We live in an application-driven world. Applications power businesses, provide connectivity, and help fulfill goals and customer needs. In a competitive world, needs evolve quickly as our users demand more features — all the while expecting around-the-clock availability and reliability, whether they use smartphones, tablets, or computers.
Keeping Up With User Demands
As IT folk — irrespective of whether we are in development or operations — we need to deliver new apps and features frequently to satisfy our users’ needs or else we risk losing them to competitors or alternatives. What do we do to stay ahead? We release updates faster by:
- Organizing around small teams and delivering more agile releases
- Automating where possible (test and release processes)
- Deploying updates into production when available
However, the unfortunate truth is that frequent changes often cause errors and instability in production. We need to mitigate risk by taking a close look at our processes and practices before we hit the gas.
Preparing for fast and frequent application releases
Here are two issues (amongst many others!) that hold us back from delivering frequent updates, while ensuring reliability:
- Tedious release processes: Developers have a multitude of collaboration tools, Kanban boards, build tools, and agile practices, and can build features quickly. But once it comes to releasing these changes through QA, staging, and production, the process is more manual, ad hoc, and slow.
- Unreliability in production: Code that runs as expected in development sometimes falls short in production. Production environments are subject to limitations imposed by third-party services, regional ISPs, firewalls, and so on. They are often quite different from development and QA environments.
Collaborate on a singular goal
Development and operations teams come from different schools of thought. Devs push for change and ops drive for stability. While they both aspire to offer superior software that adds value to users, their goals are diametrically opposed! What we need is a culture where development and operations teams draw from each other’s experiences, perspectives, concerns, and continuously improve processes to build and deliver resilient applications rapidly, into the hands of their customers. This requires discipline, a sense of mutual respect, focus on the big picture, and a strong commitment toward delivering on business goals.
Streamline and automate releases
Developers enjoy streamlined processes with their collaboration and build tools to produce releases effectively. However, the operations folk do not share the same good fortune. Quite often, they get artifacts, scripts, and resources from different members of the team, and run them in sequence in order to deploy and test the application. This lack of coordination and automation greatly slows down the release process. Here’s how you can begin to address this issue:
- Critique your processes: Where do the dependencies lie? Are there any redundancies that can be consolidated? Where are the bottlenecks, what’s causing them, and how expensive are they? Start with small opportunities that can bring big improvements.
- Automate: Once you have optimized release processes, look to automating them. Time and effort saved from repetitive tasks can be put toward innovating and adding value.
Once released, monitor for quality
By automating steps within the release pipeline, you set yourself up for increasing release velocity while ensuring optimal quality. However, no amount of preparation can guarantee expected results in production. Elements out of your control — like network traffic, third-party services, local ISPs, or browsers — can potentially impact user experience or disrupt service. Many of these outages have been very public. What we need is a strong feedback loop with every release that measures metrics around performance, exceptions, and, most importantly, end-user experience.
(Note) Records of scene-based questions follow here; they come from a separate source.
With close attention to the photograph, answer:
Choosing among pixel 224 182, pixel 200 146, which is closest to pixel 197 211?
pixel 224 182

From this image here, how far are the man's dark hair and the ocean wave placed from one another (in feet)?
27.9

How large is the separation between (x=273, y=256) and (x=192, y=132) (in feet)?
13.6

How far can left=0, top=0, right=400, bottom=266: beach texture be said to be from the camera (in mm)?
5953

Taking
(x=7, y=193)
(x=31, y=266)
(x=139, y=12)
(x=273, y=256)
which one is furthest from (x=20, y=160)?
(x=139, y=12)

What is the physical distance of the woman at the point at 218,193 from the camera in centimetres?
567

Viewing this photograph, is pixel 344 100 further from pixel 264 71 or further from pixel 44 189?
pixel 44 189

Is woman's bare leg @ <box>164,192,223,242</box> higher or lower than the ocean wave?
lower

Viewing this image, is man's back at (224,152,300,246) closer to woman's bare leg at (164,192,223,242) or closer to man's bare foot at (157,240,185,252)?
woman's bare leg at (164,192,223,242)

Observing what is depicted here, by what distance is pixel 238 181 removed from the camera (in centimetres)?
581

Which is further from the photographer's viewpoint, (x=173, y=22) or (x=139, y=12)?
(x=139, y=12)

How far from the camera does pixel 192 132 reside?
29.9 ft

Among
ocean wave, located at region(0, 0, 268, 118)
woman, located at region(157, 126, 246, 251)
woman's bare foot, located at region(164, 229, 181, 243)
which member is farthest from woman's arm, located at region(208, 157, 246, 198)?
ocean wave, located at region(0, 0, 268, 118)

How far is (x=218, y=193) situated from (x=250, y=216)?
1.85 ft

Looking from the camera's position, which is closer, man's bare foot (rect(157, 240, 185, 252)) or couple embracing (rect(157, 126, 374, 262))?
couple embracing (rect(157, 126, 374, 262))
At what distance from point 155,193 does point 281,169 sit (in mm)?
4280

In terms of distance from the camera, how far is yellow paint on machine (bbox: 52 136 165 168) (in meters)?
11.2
Watch out for subtle changes in performance Subtle changes can alter your application’s end-user experience, costing you customer acquisition and brand loyalty. It is death by a million pinpricks. Slow applications, JavaScript errors, and 404s are very effective in turning users away. Here is where application performance monitoring tools — like Riverbed SteelCentral™ AppInternals — help diagnose problems that degrade application performance and behavior. They monitor end-user experience from your users’ devices, trace transactions through the application tiers and infrastructure, and diagnose performance problems down to application code. These insights gives developers the visibility they need to quickly fix problems that occur in production without going through the painful process of recreating and analyzing them.
Monitor end-to-end application performance continuously
Monitor your application for performance and behavior in production. Make this an ongoing activity during peak and off-peak hours alike. A keen insight into your application and infrastructure health can reveal snags that would otherwise go unnoticed. You really want to look for symptoms that compromise end-user experience, such as:
- How are my servers and infrastructure performing at current capacity?
- How are users in one location faring compared to others?
- What parts of my application — internal or third party — impact performance?
Diagnose problems with performance monitoring tools
Diagnose where and why these symptoms occur. Are they because of poor code, network conditions, server capacity, or third-party services? What is the context in which these issues occur? Which code segment, SQL query, or app component is at fault? You will be able to package up everything the development team needs to fix the problem and prevent it from recurring. Many of these tools, like AppInternals, allow developers can view this information from within IDEs like Eclipse and Visual Studio.
In conclusion, aim for continuous improvement
Particularly in the case of rapid release cycles, constant monitoring is a necessity. Identify symptoms in runtime — in QA and production — and quickly fix them using diagnostic data captured by your tools. This will keep the backlog low, your IT team productive and focused delivering new features, and your customers happy.